[Spatial questions tied to pictures]
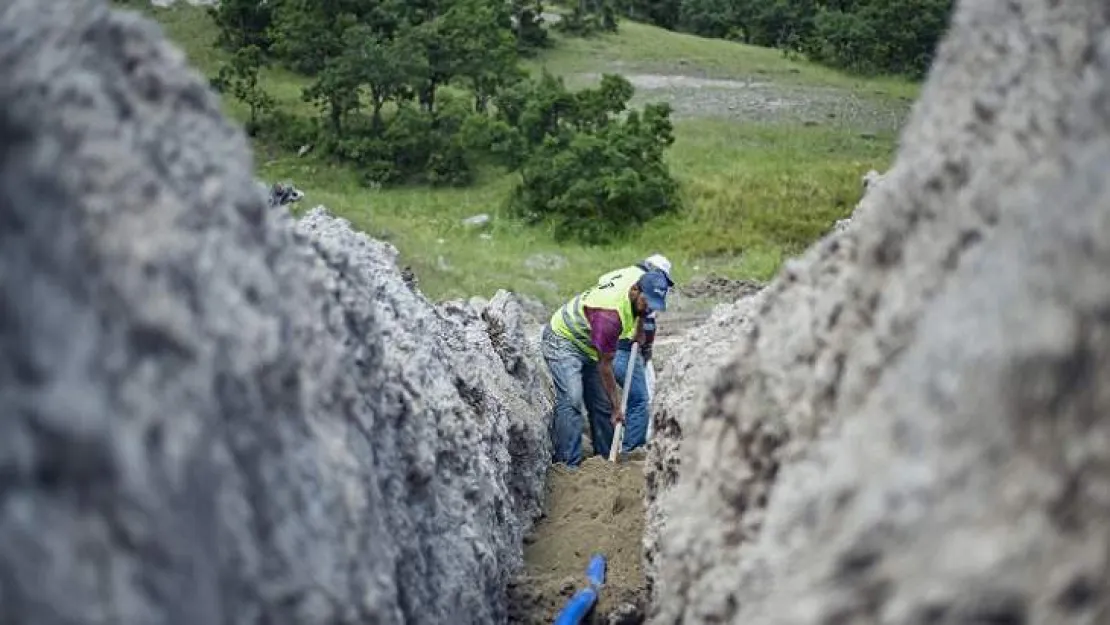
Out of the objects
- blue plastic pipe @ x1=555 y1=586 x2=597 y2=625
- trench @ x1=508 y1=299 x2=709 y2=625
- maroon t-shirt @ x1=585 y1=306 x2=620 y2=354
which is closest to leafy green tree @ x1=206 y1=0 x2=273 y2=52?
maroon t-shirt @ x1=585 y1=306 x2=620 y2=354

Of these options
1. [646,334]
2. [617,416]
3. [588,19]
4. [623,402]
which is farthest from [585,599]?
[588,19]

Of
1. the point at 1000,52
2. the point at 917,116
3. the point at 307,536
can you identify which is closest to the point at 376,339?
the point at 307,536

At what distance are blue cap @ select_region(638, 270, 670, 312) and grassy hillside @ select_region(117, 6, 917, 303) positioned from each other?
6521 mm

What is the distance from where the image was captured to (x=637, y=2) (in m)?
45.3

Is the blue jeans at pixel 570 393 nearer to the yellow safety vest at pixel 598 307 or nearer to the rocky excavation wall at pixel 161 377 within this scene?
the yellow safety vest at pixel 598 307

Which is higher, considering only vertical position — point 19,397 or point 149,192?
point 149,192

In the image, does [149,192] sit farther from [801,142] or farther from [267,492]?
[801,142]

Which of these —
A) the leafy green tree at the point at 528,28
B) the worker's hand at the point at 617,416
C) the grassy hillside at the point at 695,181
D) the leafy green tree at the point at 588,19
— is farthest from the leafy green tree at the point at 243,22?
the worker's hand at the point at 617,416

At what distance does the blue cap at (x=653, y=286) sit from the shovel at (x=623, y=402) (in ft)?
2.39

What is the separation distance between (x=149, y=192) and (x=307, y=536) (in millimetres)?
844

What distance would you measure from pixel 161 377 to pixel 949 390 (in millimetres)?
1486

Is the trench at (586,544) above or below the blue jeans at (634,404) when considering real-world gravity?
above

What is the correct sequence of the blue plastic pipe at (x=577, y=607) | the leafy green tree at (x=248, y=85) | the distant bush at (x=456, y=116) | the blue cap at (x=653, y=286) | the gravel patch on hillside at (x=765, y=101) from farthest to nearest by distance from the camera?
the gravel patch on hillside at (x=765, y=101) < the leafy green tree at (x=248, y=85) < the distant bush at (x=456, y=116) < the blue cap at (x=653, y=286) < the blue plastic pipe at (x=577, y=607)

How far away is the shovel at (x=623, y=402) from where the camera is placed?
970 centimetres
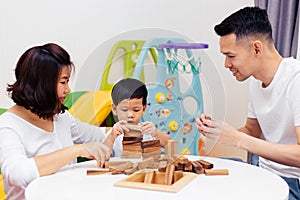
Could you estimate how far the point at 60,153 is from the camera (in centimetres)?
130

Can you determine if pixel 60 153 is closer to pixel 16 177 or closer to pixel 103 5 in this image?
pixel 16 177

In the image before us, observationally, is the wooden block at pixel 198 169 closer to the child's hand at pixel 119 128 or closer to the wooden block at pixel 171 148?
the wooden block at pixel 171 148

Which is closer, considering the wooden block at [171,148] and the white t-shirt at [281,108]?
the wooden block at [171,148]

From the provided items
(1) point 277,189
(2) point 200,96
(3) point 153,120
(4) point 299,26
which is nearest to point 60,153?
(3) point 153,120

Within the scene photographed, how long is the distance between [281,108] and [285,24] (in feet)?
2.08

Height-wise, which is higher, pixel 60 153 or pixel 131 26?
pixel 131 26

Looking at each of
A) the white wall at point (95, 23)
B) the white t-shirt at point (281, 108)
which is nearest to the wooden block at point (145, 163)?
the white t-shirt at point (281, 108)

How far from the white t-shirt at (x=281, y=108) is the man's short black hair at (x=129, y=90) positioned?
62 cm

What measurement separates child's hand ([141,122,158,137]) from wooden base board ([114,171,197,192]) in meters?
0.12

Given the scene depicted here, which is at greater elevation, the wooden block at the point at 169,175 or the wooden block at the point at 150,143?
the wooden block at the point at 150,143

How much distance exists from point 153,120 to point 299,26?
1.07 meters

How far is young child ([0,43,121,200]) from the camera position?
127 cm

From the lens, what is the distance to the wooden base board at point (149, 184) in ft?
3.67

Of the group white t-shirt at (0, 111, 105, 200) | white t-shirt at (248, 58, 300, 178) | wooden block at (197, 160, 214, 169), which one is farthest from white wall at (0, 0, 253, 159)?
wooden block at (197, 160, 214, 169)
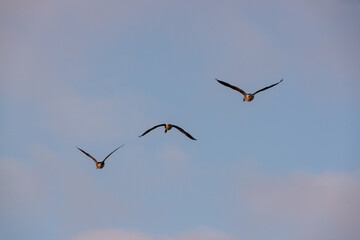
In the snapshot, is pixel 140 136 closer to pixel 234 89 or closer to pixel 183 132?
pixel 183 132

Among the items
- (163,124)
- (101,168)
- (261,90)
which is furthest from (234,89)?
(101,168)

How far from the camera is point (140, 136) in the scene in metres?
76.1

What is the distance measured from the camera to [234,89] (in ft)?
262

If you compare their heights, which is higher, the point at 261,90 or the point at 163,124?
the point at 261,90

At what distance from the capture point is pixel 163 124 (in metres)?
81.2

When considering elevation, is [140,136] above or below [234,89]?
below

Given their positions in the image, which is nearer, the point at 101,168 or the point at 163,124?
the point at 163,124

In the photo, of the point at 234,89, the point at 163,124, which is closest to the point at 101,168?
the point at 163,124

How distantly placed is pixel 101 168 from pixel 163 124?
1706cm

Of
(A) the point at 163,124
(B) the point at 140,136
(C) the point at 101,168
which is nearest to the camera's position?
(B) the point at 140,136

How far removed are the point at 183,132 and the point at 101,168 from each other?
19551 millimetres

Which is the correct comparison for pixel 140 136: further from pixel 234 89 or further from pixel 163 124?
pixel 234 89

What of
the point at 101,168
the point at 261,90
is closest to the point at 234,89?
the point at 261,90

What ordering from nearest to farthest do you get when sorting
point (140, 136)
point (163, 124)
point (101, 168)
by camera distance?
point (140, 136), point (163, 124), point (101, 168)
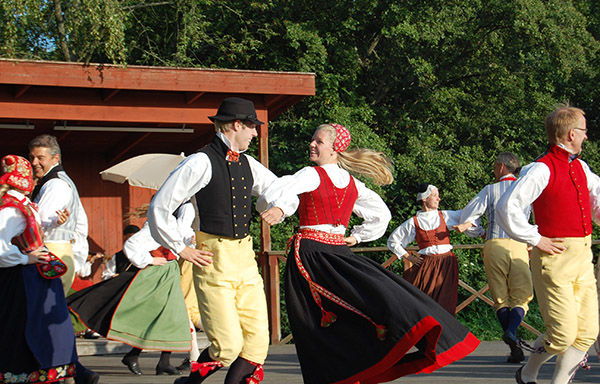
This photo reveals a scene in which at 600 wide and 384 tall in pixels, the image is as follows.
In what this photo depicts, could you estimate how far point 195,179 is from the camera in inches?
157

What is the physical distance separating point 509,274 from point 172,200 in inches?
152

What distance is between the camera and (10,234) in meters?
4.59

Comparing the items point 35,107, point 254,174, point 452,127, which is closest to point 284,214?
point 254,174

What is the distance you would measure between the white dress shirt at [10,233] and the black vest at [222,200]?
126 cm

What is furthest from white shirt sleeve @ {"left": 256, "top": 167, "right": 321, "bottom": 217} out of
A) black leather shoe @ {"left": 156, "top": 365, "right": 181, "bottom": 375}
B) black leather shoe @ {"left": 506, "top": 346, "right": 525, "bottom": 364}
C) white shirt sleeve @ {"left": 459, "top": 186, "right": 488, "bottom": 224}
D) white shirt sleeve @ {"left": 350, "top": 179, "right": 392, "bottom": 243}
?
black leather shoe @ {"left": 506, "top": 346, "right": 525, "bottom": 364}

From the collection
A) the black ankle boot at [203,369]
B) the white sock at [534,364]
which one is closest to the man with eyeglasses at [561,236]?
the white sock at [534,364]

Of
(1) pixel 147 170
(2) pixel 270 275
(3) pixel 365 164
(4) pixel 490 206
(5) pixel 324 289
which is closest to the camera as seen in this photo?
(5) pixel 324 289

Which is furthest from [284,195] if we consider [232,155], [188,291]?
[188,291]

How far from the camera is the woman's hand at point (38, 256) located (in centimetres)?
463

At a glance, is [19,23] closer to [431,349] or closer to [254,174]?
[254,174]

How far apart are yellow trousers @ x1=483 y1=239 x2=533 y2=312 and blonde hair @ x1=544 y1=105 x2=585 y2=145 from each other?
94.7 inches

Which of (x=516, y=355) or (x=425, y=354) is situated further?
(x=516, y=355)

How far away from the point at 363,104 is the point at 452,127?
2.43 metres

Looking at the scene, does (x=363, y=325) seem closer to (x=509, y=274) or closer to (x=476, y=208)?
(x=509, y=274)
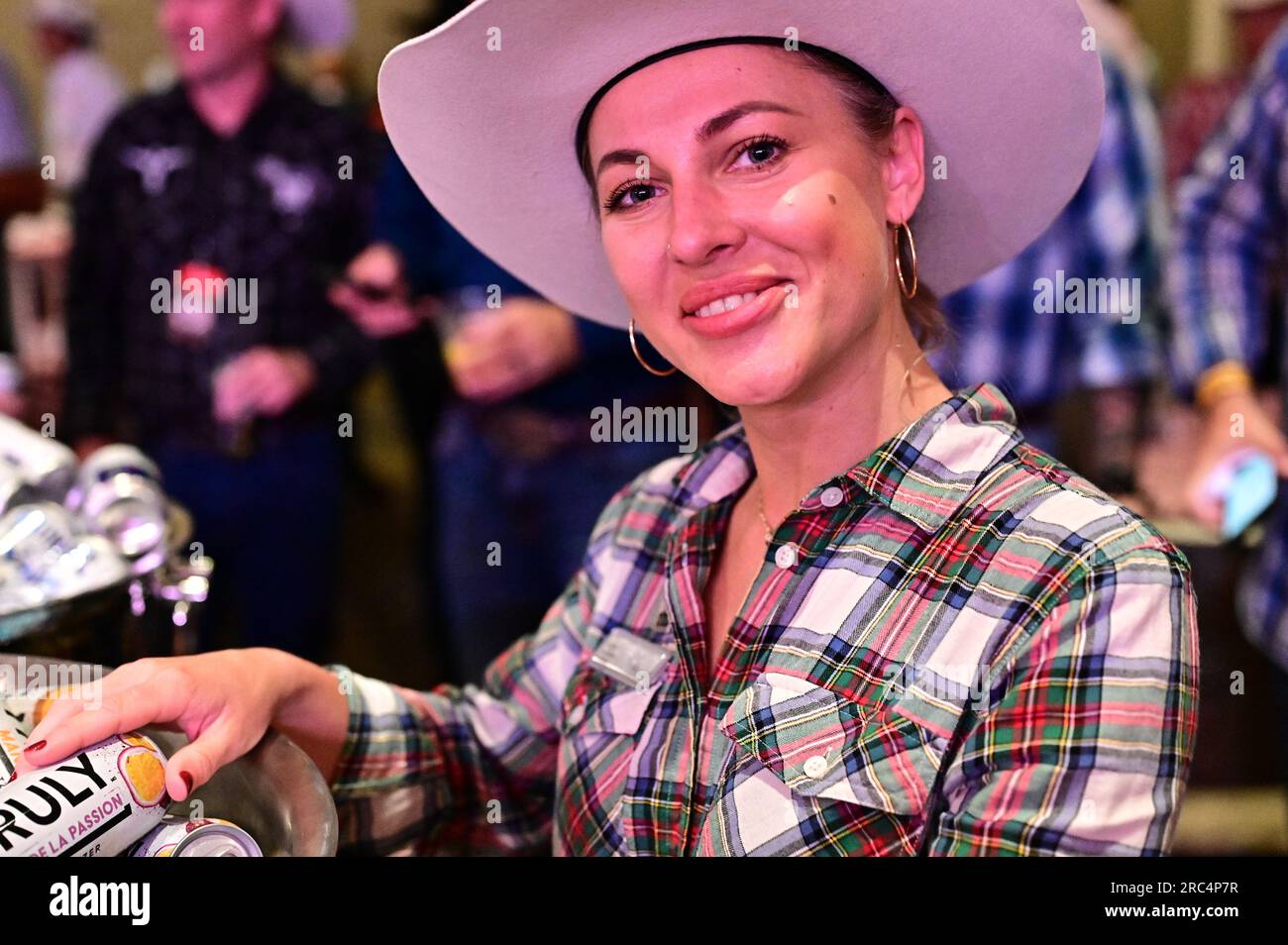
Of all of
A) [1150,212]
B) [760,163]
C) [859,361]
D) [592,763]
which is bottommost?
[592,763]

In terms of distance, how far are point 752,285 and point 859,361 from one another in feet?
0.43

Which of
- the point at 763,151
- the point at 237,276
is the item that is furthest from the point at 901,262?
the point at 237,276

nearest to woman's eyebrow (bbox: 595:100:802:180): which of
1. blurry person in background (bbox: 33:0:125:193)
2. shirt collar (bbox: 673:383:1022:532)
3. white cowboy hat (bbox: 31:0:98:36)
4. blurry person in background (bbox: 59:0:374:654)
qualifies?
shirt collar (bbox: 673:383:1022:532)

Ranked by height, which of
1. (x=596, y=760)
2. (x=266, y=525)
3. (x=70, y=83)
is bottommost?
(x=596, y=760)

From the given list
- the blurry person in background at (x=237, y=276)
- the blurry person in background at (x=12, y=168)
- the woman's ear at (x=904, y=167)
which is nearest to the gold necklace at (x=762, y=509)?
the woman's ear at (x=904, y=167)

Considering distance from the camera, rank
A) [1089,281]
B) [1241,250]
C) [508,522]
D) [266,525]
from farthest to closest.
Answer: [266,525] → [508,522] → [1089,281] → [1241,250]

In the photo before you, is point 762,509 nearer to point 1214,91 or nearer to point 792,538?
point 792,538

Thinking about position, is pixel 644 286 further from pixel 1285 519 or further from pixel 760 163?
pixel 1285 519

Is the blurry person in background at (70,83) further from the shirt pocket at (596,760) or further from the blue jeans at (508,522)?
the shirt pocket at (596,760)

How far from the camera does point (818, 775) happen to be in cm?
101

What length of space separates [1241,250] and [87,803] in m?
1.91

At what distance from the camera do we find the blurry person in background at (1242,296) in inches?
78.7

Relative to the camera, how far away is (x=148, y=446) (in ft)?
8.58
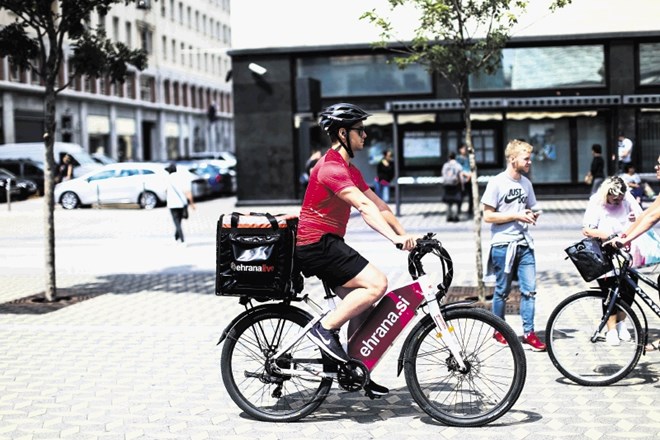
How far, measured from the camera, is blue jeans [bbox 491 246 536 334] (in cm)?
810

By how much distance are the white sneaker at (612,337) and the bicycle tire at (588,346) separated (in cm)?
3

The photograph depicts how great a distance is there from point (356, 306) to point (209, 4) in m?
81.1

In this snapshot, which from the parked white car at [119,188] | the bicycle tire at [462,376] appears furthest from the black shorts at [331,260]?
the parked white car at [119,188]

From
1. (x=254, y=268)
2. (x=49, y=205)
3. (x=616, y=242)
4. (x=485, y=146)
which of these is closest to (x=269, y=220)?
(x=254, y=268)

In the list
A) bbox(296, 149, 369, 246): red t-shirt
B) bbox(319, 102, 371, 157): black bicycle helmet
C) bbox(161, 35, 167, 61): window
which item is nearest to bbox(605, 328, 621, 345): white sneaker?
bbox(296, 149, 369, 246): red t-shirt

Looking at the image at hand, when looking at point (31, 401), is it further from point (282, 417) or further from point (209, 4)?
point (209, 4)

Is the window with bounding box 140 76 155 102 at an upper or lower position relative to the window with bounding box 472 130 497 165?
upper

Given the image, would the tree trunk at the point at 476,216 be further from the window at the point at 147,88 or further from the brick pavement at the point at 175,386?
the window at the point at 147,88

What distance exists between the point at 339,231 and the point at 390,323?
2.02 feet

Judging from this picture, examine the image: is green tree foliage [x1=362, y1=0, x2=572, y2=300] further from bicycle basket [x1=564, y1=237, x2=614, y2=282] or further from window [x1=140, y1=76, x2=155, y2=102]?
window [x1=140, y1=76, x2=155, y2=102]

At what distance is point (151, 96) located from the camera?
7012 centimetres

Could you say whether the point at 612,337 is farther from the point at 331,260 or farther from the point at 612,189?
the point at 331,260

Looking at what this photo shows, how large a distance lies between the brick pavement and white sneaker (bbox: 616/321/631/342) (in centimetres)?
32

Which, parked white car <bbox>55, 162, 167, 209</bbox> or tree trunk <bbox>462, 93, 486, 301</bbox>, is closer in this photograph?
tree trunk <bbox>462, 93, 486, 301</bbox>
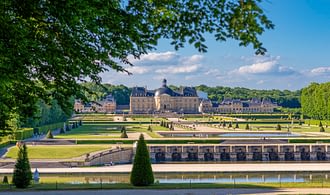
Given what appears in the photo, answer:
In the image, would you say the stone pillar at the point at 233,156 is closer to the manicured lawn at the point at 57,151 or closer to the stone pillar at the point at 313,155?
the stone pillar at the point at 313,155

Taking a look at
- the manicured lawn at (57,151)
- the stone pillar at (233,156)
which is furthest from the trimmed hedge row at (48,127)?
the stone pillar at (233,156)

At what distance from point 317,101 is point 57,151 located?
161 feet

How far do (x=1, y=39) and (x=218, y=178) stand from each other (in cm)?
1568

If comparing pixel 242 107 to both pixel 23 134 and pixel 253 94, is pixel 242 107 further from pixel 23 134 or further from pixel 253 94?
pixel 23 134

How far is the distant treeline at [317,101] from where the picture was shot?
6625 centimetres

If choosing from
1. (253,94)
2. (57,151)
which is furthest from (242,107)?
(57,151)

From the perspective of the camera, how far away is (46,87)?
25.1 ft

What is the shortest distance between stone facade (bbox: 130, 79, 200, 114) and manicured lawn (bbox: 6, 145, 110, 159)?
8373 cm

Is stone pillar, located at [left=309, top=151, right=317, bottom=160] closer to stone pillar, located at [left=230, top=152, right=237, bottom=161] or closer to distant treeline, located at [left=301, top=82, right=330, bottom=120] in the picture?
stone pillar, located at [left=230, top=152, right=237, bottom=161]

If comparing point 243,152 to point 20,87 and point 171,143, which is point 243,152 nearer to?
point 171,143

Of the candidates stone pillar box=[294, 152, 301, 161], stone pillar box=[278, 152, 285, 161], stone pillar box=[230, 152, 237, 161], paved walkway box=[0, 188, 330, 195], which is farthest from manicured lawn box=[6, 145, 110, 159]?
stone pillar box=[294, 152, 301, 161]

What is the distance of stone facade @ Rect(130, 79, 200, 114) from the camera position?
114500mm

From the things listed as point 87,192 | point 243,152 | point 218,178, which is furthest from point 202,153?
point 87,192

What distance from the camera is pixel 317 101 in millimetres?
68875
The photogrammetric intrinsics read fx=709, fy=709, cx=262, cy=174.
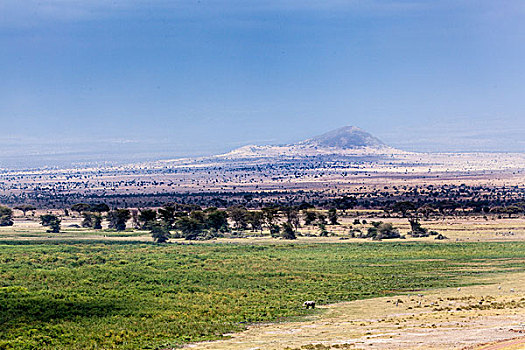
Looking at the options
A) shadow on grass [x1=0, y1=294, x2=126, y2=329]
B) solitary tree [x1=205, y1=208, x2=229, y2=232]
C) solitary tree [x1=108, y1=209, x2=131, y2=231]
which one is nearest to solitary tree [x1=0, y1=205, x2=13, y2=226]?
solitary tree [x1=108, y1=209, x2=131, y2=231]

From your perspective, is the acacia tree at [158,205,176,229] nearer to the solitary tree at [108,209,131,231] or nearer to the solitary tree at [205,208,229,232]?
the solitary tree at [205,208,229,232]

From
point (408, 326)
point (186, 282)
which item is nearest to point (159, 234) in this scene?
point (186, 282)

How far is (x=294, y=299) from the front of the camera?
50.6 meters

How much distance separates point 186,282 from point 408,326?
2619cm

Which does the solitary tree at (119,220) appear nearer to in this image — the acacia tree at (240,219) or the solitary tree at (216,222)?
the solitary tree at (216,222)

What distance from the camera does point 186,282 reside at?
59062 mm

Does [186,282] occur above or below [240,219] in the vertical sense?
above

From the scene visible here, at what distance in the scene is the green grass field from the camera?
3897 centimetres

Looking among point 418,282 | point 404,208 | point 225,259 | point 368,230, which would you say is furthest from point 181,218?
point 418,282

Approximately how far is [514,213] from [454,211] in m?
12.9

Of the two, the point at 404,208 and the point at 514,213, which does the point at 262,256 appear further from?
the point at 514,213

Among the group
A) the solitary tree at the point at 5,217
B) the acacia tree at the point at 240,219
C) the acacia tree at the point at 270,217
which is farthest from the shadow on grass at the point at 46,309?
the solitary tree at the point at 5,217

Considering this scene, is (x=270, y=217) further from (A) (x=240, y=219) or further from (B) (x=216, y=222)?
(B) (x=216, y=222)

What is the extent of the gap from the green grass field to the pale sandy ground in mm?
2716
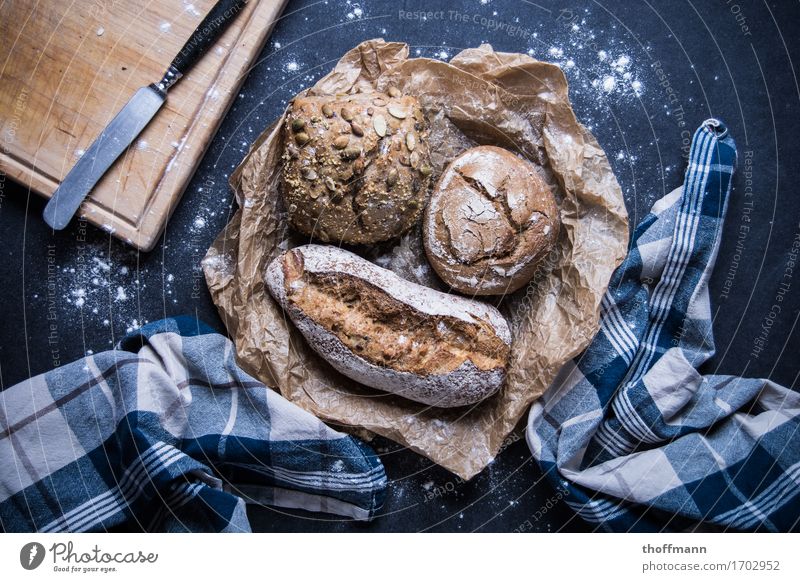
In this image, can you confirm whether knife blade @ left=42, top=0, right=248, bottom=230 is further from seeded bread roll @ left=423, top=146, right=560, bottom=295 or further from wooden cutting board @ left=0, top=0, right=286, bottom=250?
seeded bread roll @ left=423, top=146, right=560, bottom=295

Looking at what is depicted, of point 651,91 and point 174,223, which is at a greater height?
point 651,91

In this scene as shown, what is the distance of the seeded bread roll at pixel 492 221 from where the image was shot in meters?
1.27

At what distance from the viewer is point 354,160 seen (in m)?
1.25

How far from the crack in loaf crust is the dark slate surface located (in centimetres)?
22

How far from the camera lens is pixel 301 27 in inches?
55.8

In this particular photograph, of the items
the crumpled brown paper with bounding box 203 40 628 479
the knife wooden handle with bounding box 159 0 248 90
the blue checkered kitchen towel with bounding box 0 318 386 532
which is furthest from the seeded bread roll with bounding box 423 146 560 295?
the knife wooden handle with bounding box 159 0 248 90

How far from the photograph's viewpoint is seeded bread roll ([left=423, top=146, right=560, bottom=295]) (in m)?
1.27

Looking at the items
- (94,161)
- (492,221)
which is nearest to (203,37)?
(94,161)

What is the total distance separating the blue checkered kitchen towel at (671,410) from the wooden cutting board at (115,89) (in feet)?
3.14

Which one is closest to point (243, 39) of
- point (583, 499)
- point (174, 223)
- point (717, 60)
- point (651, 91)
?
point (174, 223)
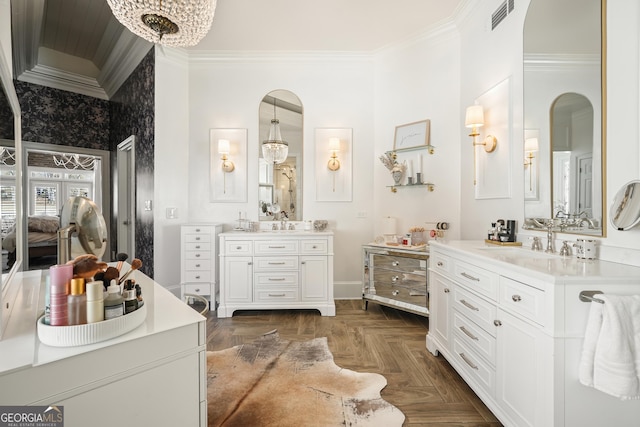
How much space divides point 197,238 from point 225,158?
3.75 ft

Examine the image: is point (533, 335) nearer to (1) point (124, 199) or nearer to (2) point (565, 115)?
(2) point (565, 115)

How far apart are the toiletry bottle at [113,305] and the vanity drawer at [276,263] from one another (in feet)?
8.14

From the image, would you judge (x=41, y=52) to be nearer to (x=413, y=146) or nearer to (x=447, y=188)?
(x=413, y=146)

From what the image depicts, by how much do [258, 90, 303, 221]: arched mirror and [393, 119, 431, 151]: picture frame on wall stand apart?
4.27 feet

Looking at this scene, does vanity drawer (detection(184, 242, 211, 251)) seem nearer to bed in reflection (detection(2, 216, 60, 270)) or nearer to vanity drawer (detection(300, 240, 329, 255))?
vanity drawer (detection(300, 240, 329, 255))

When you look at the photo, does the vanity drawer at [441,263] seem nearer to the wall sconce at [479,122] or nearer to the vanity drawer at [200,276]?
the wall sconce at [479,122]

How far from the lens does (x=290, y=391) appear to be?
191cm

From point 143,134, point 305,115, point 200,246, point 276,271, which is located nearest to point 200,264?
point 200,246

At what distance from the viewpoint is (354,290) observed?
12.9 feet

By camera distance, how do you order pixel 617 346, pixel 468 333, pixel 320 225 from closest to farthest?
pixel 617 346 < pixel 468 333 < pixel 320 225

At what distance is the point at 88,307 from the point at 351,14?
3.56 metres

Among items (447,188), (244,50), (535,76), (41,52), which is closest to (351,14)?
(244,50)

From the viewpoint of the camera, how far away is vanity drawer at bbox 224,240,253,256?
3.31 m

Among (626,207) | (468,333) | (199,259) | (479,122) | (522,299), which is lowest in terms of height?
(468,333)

## Written task
Would you give again, word for word, every line from the one with "Looking at this" through the final line of the listing above?

## Answer to this task
Looking at this scene, does vanity drawer (detection(184, 242, 211, 251)) seem nearer to bed in reflection (detection(2, 216, 60, 270)) or nearer to vanity drawer (detection(300, 240, 329, 255))?
vanity drawer (detection(300, 240, 329, 255))

When you look at the photo, does the vanity drawer at [441,263] seem nearer to the wall sconce at [479,122] or nearer to the vanity drawer at [200,276]?
the wall sconce at [479,122]

How far from the lens does (x=290, y=391) appear to be?
191cm

From point 143,134, point 305,115, point 200,246, point 276,271, which is located nearest to point 200,264?
point 200,246

At what distance from the viewpoint is (354,290) observed?
12.9 feet

By camera distance, how do you order pixel 617 346, pixel 468 333, pixel 320 225 from closest to farthest?
pixel 617 346 < pixel 468 333 < pixel 320 225

At what distance is the point at 88,307 from the point at 351,14?
3.56 metres

Among items (447,188), (244,50), (535,76), (41,52), which is closest to (351,14)?
(244,50)

From the viewpoint of the camera, how far away is vanity drawer at bbox 224,240,253,256?
3.31 m

Among (626,207) | (468,333) | (199,259) | (479,122) | (522,299), which is lowest in terms of height?
(468,333)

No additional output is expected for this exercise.